• AUSZUG

▬▬▬

Gegen die zuletzt genannten Bescheide wurden fristgerecht Beschwerden erhoben.
Das Bundesamt für Fremdenwesen und Asyl, Regionaldirektion Tirol, wies weiters mit Bescheid vom 17.06.2016, Zahl: 16-1112006909-160556955, den Antrag auf internationalen Schutz bezüglich der Zuerkennung des Status des Asylberechtigten gemäß § 3 Abs. 1 iVm § 2 Abs. 1 Z 13 AsylG 2005 ab (Spruchpunkt I). Gemäß § 8 Abs. 1 iVm § 2 Abs. 1 Z 3 AsylG 2005 wurde der Antrag auf internationalen Schutz bezüglich der Zuerkennung des Status des subsidiär Schutzberechtigten in Bezug auf den Herkunftsstaat Mongolei abgewiesen (Spruchpunkt II), wobei weiters ausgesprochen wurde, dass ein Aufenthaltstitel aus berücksichtigungswürdigen Gründen gemäß § 57 AsylG 2005 nicht erteilt werde. Gemäß § 10 Abs. 1 Z 3 AsylG 2005 iVm § 9 BFA-VG wurde eine Rückkehrentscheidung gemäß § 52 Abs. 2 Z 2 FPG erlassen und gemäß § 52 Abs. 9 FPG festgestellt, dass die Abschiebung des Antragstellers gemäß § 46 FPG in die Mongolei zulässig sei (Spruchpunkt III). Gemäß § 55 Abs. 1 bis 3 FPG betrage die Frist für die freiwillige Ausreise 14 Tage ab Rechtskraft der Rückkehrentscheidung (Spruchpunkt IV).
Es wurde dann nur gegen die Spruchpunkte III und IV des zuletzt genannten Bescheides - wie der Rechtsvertreter auch explizit in der Verhandlung betonte - fristgerecht Beschwerde erhoben.

▬▬▬

• DIE DATEN

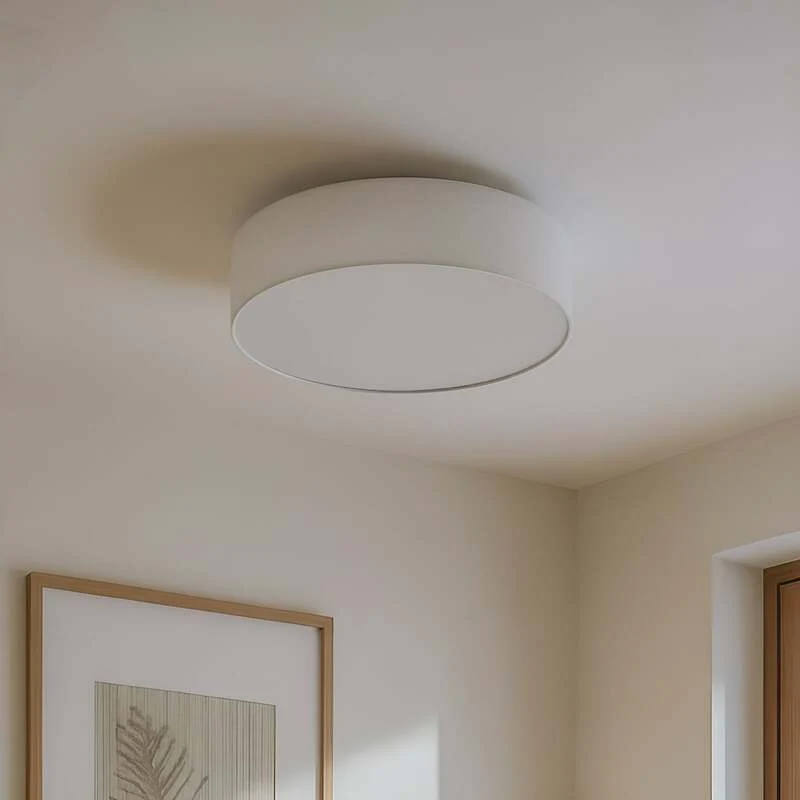 B-Ware Lindby Deckenleuchte Sebatin LED Lampe Leuchte dimmbar creme Ø50cm 17cm hoch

▬▬▬

• MATERIAL ERKUNDEN
A. Gib aus dem Auszug zum Asylverfahren den Abschnitt von „Es wurde dann“ bis einschließlich „fristgerecht Beschwerde erhoben.“ wortgetreu wieder.
B. Führe den Auszug zum Asylverfahren im Anschluss an seinen letzten Satz fort.

• GEGEBENE ANTWORTEN
A.
Es wurde dann nur gegen die Spruchpunkte III und IV des zuletzt genannten Bescheides - wie der Rechtsvertreter auch explizit in der Verhandlung betonte - fristgerecht Beschwerde erhoben.

B.
Das Bundesverwaltungsgericht hat erwogen:
Feststellungen (Sachverhalt):
Die strafgerichtlich unbescholtenen Beschwerdeführer, Staatsangehörige der Mongolei, leben - mit Ausnahme des am XXXX bereits in Österreich geborenen Viertbeschwerdeführers, der der gemeinsame Sohn des Erstbeschwerdeführers und der Zweitbeschwerdeführerin ist - nunmehr seit März 2013 - somit seit mehr als 6 Jahren - ohne Unterbrechung im Bundesgebiet, wobei deren (legalen) Aufenthalt ausnahmslos ihre Verfahren hinsichtlich des Antrages auf internationalen Schutz einschließlich einer Rückkehrentscheidung zu Grunde lag.
Der Erstbeschwerdeführer lebt mit der Zweitbeschwerdeführerin, die seit dem Jahre 2010 seine Ehegattin ist, der Drittbeschwerdeführerin, die die am XXXX geborene gemeinsame Tochter ist, und dem Viertbeschwerdeführer in Österreich in einem gemeinsamen Haushalt.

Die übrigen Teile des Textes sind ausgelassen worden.